The White House says a new plan put together by GOP members in the house is "partisan attempt to appease a small group of Tea Party Republicans."
A possible "bright day" in the U .S. Senate could mean a long day in the House.
Senate leaders from both parties say a deal is near to end the partial government shutdown and avoid a potential default as soon as this week.
However, House Republicans decided Tuesday to offer their own proposal that would tack on provisions changing President Barack Obama's signature health care reforms in what appeared to be a last-gasp effort to influence the agreement to reopen the government and raise the federal borrowing limit.
According to GOP sources and confirmed by Republican Rep. Darrell Issa of California, the House plan would include most of what is in the Senate agreement while adding a provision to suspend an Obamacare tax on medical devices for two years and remove federal health care subsidies for Obama and legislators when they obtain health coverage under the reforms.
In addition, the House proposal would forbid the Treasury from taking what it calls extraordinary measures to prevent the government from defaulting as cash runs low, in effect requiring hard deadlines to extend the federal debt ceiling.
Issa said a House vote could occur as soon as Tuesday night, while Senate Majority Leader Harry Reid indicated his talks with GOP counterpart Mitch McConnell were moving toward an agreement.
"I am confident we will be able to reach a comprehensive agreement this week," Reid said Tuesday, reiterating the optimism he expressed Monday night that raised hopes among investors, world leaders and regular Americans that the shutdown stalemate was nearing an end.
"Perhaps tomorrow will be a bright day," he said Monday.
U.S. stock futures -- often seen as an indicator of how markets will open -- were up only slightly early Tuesday as investors largely waited out the politicians.
Obama spoke Monday with McConnell, according to a GOP Senate aide, but the White House canceled a planned meeting with congressional leaders in what was perceived as a move to give Reid and McConnell room to negotiate.
Sen. Bob Corker, R-Tennessee, said it was time to get a deal done after lengthy delays he blamed on the unrealistic goal of gutting Obama's signature health care reform law.
"The fact is we've got to figure out a way to move ahead," he told CNN's "New Day" on Tuesday. "In fairness, on our side of the aisle, we've wasted two months, focused on something that was never going to happen."
However, the House GOP decision to offer a counter-proposal promised further delay toward final congressional action on an agreement.
House Democrats immediately criticized the GOP plan, with Rep. Xavier Becerra of California calling it a "reckless attempt to try to circumvent what the Senate is doing" so close to the deadline for a possible U.S. default.
"That to me seems very irresponsible, and it certainly falls far short of being common sense," he said.
The negotiations are also being closely watched by other nations, which would also feel the impact should the United States run out of money to pay some of its bills.
Jon Cunliffe, who will become the deputy governor of the Bank of England, told British lawmakers over the weekend that banks should begin planning for contingencies.
The partial shutdown -- now in its 15th day -- has proved costly. Hundreds of thousands of federal employees are either idle at home or not being paid for their work during the shutdown. Government offices, many parks and other facilities are closed. And officials warn that tough choices are ahead about which bills to pay and which to let slide, should the shutdown and debt ceiling debate drag on.

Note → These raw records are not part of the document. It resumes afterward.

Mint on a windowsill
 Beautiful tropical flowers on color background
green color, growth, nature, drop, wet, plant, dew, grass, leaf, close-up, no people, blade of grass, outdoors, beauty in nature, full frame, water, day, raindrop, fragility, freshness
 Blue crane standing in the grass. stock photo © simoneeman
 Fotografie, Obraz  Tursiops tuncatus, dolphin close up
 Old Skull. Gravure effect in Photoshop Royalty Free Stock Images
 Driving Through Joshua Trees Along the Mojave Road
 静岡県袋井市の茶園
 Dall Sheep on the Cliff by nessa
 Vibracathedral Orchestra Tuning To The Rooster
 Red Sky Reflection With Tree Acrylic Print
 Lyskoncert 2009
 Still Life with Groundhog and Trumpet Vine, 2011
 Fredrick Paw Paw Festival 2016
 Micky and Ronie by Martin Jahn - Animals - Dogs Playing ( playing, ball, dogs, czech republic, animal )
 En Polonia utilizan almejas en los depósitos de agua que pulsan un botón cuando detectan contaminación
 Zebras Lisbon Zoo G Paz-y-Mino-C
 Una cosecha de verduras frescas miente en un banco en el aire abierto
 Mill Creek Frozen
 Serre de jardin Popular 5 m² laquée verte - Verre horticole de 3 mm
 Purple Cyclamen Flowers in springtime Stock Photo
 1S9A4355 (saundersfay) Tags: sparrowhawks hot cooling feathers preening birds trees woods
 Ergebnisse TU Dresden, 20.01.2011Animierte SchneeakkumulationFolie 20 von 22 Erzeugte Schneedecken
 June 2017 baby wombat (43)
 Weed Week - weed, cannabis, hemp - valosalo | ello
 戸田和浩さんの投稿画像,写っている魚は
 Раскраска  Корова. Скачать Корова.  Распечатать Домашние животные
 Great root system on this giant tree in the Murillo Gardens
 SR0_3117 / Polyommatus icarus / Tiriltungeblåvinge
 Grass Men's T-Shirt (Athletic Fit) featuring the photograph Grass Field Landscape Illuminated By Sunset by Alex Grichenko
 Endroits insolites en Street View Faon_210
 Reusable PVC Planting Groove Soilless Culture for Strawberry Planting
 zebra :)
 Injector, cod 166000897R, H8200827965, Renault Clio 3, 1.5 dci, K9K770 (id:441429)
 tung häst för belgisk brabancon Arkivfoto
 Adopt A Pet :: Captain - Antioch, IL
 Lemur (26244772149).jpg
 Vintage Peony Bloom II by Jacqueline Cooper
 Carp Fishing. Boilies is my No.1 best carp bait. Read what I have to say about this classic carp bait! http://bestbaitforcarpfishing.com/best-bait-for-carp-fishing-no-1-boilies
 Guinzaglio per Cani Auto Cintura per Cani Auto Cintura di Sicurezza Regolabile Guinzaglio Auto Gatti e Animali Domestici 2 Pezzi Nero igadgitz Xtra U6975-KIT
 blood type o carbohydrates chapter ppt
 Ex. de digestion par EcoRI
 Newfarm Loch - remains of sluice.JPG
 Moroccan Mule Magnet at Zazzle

So far, the standoff has cost the economy about $20 billion in gross domestic product, CNN's Christine Romans reported Tuesday on "New Day," citing Mark Zandi of Moody's Analytics. GDP is a measure of the goods and services produced by an economy.
At a visit Monday to a local food pantry, Obama warned of what he called continued partisan brinkmanship by House Republicans who "continue to think that somehow they can extract concessions by keeping the government shut down or by threatening default."
"My hope is a spirit of cooperation will move us forward over the next few hours," he said.